Она была потрясена до глубины души, но через некоторое время оправилась, и началось. «Доктор Холл, вам звонила дама». А ведь по ней сходил с ума Арвидас Жебраускас, баскетболист Европы номер один. В конце концов она прислала Холлу по почте свой диплом. Он посмотрел в него, как в приговор. Заглянув вперед, через головы грядущих размышлений и оправданий, он почувствовал, что ему не уйти. Набрав номер, со злой свободой обреченного он спросил: «Ты, чудо, ты готовить-то умеешь?» Конечно, она умела. «Переезжай», — сказал он и бросил трубку.
Нет, как бы там ни было, как он ни виноват перед ней, он не хочет сейчас думать о Елене — ее-то судьба сложилась вполне удачно. Мимо его машины уже шли деловым шагом люди с сумками и портфелями; ноги начали подмерзать, никуда подниматься и ни с кем разговаривать он не станет. И все-таки почему-то страшно отсюда уезжать — будто он что-то здесь оставляет.

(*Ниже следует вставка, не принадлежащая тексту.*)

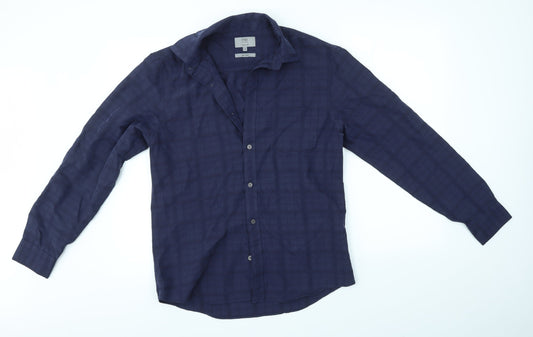 M&S Mens Blue Button-Up Size S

На кладбище Холл по-настоящему заблудился. Смутно помнилась только сторона, с которой они когда-то подъехали к черной щели в белой земле, да еще то, что вокруг было странно пустынно и лишь где-то вдалеке стояло непонятное приземистое строение. Здесь? Или не здесь? Пробродив меж густо росших из земли памятников час с лишним, Холл отчаялся и пошел на выход. Даже неизвестно, что спрашивать, потому что он не знал, чью фамилию — его или ее — написали на плите.
Но едва отъехав и оглянувшись, он по таинственному капризу памяти вдруг ясно вспомнил тот зимний день, дорогу и низкую стену колумбария. Боясь упустить наитие, Холл развернулся, съехал с шоссе и по грязи, по бурым, уцелевшим с лета будыльям дудника добрался и почти уперся радиатором в кладбищенскую ограду. Было тихо, лишь позади изредка проезжали грузовики. Холл оттолкнулся от капота и, хлопнув ладонями о ноздреватый искусственный камень, с неожиданно проснувшейся тигриной легкостью перемахнул через стену.
Он очутился на дорожке, за ближайшей витой решеткой копалась старуха в черном платке, она подняла голову, посмотрела на Холла, но ничего не сказала. Но он уже узнал место, быстро зашагал вперед и затем свернул налево. Один ряд, второй... Вот оно.
Светлый мраморный квадрат, золотые буквы. На стандартной овальной фотографии Анна вышла очень темноволосой и с незнакомой челкой, сгинувшей, видимо, еще до их знакомства с Холлом.